Most importantly, however, Casey and Aaron made it very clear it’s not about just breaking things in production. You don’t go kick your TV as hard as you can over and over to see if it would break – beyond the stupidity of that, the reality is you would learn nothing useful (well, aside from how hard you can kick a TV). Casey and Aaron explained the entire point of chaos engineering and continuous verification is not to break things – it is to understand things. By using empirical experimentation to proactively discover vulnerabilities in software and systems, teams can better understand how their systems react to real world conditions. SRE, DevOps and DevSecOps teams can start with a hypothesis of how their system should act, test that hypothesis, and modify their system based upon the results.

Beyond the philosophy of what continuous verification is intended to do, Casey and Aaron also deeply understand the features that enterprises need to safely deploy and operationalize such a platform. The Verica Continuous Verification Platform is an enterprise-first platform with the right abstractions and useability to help companies instrument such principles in a safe and controlled way.

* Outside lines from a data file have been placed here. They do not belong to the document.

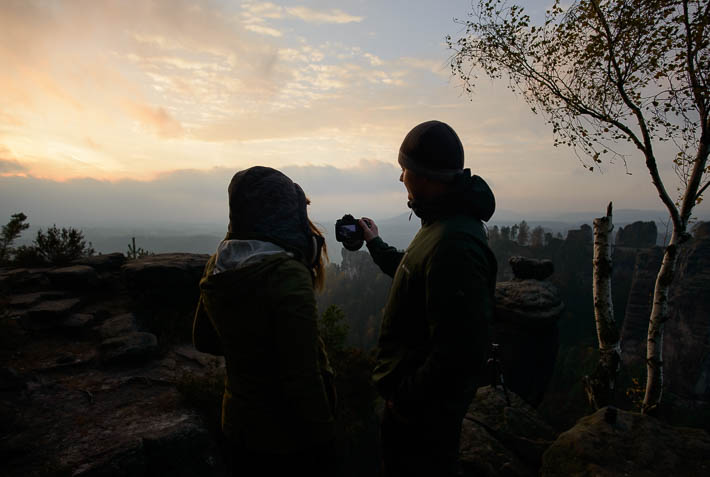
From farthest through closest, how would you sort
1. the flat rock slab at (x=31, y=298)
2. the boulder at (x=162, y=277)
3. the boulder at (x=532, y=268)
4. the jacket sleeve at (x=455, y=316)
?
the boulder at (x=532, y=268)
the boulder at (x=162, y=277)
the flat rock slab at (x=31, y=298)
the jacket sleeve at (x=455, y=316)

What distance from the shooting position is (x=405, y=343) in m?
2.55

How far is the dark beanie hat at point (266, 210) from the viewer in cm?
246

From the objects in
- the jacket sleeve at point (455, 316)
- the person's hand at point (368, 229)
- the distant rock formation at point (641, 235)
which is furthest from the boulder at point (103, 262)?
the distant rock formation at point (641, 235)

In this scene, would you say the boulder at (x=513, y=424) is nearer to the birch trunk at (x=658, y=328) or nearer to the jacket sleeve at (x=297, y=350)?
the birch trunk at (x=658, y=328)

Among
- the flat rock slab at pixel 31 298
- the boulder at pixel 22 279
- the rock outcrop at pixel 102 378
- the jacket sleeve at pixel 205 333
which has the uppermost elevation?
the jacket sleeve at pixel 205 333

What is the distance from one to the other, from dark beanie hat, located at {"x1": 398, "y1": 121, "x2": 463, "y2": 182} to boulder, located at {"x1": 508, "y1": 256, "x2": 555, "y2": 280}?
48.0ft

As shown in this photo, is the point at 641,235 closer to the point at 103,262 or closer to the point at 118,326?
the point at 103,262

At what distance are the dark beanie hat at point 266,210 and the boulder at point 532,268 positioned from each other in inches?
597

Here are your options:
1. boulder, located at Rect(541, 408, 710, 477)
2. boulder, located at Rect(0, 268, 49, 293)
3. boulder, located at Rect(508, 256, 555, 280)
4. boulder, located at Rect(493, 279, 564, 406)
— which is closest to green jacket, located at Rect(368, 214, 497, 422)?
boulder, located at Rect(541, 408, 710, 477)

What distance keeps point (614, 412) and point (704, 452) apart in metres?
1.01

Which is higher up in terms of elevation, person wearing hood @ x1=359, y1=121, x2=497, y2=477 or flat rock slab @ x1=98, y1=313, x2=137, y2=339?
person wearing hood @ x1=359, y1=121, x2=497, y2=477

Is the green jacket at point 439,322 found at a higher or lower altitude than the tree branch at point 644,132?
lower

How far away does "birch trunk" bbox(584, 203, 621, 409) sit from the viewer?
22.8 feet

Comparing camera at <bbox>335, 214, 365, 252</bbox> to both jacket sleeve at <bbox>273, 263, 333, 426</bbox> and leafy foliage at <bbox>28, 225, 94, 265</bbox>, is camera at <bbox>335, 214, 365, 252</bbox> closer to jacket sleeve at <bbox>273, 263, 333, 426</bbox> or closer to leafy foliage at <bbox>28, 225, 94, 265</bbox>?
jacket sleeve at <bbox>273, 263, 333, 426</bbox>
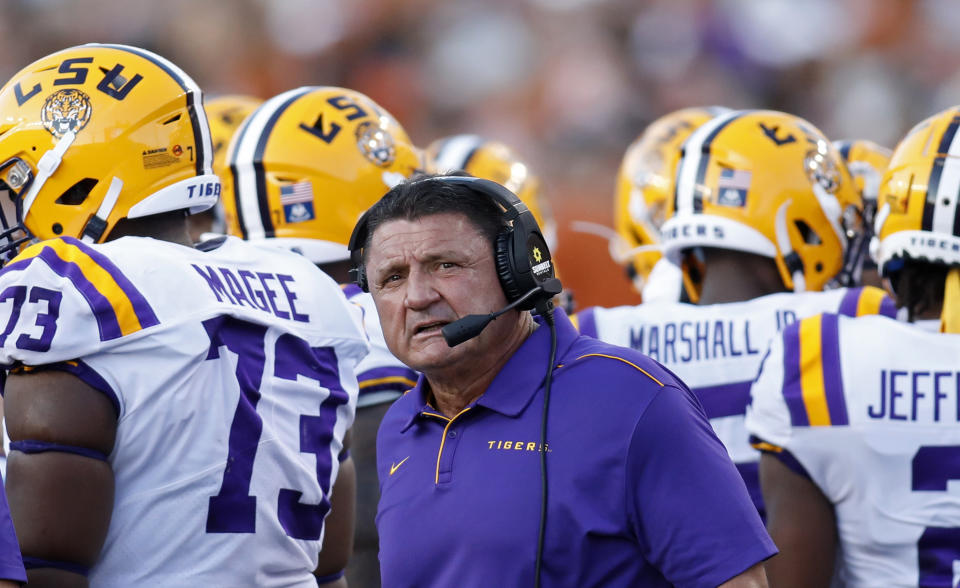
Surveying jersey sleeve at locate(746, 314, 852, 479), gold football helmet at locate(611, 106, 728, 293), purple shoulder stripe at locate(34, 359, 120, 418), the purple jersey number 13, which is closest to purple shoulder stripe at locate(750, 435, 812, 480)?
jersey sleeve at locate(746, 314, 852, 479)

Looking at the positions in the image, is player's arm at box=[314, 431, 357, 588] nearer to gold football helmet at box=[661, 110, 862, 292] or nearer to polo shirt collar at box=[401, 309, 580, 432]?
polo shirt collar at box=[401, 309, 580, 432]

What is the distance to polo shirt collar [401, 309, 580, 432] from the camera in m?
2.43

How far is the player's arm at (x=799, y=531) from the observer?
3.50 m

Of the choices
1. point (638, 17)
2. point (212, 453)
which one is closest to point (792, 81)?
point (638, 17)

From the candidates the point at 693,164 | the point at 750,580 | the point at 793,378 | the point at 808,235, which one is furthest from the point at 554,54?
the point at 750,580

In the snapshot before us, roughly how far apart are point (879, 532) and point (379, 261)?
169cm

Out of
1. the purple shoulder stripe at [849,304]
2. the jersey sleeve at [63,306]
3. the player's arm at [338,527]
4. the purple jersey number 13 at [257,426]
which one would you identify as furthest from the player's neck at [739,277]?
the jersey sleeve at [63,306]

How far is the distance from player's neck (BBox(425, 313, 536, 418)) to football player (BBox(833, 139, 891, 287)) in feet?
9.11

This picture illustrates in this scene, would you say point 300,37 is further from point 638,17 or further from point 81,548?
point 81,548

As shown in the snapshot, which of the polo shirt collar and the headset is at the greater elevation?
the headset

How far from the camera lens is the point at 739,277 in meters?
4.68

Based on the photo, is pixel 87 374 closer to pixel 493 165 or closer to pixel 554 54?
pixel 493 165

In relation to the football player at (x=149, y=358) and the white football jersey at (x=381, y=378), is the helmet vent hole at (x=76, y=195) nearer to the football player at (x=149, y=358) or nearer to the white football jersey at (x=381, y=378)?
the football player at (x=149, y=358)

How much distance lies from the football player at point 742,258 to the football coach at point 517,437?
170 centimetres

Our Continued Investment in Continuous Verification

Since first investing in Verica’s seed round and subsequently leading the Series A round, we’ve been thrilled to watch the progress the Verica team has taken with their vision.  Large enterprise customers are relying on Verica’s platform to empower their teams to gain confidence in their software and systems. The platform has an enterprise style deployment, with Kubernetes and Kafka integrations. The feature roadmap is compelling with exciting announcements in the near term.

Beyond the commercial progress, the team has continued to push the industry forward, including Casey working with Nora Jones on an updated O'Reilly Chaos Engineering book, Aaron working with Kelly Shortridge on the first O'Reilly Security Chaos Engineering book, and Courtney Nash, James Wickett and the broader Verica team on launching Verica Open Incident Database, a community-contributed collection of software-related incident reports to facilitate discussion and learnings from past failures. Lastly, the Chaos Community Broadcast of course!

We’re thrilled to take the covers off our work with the Verica team and excited for things to come!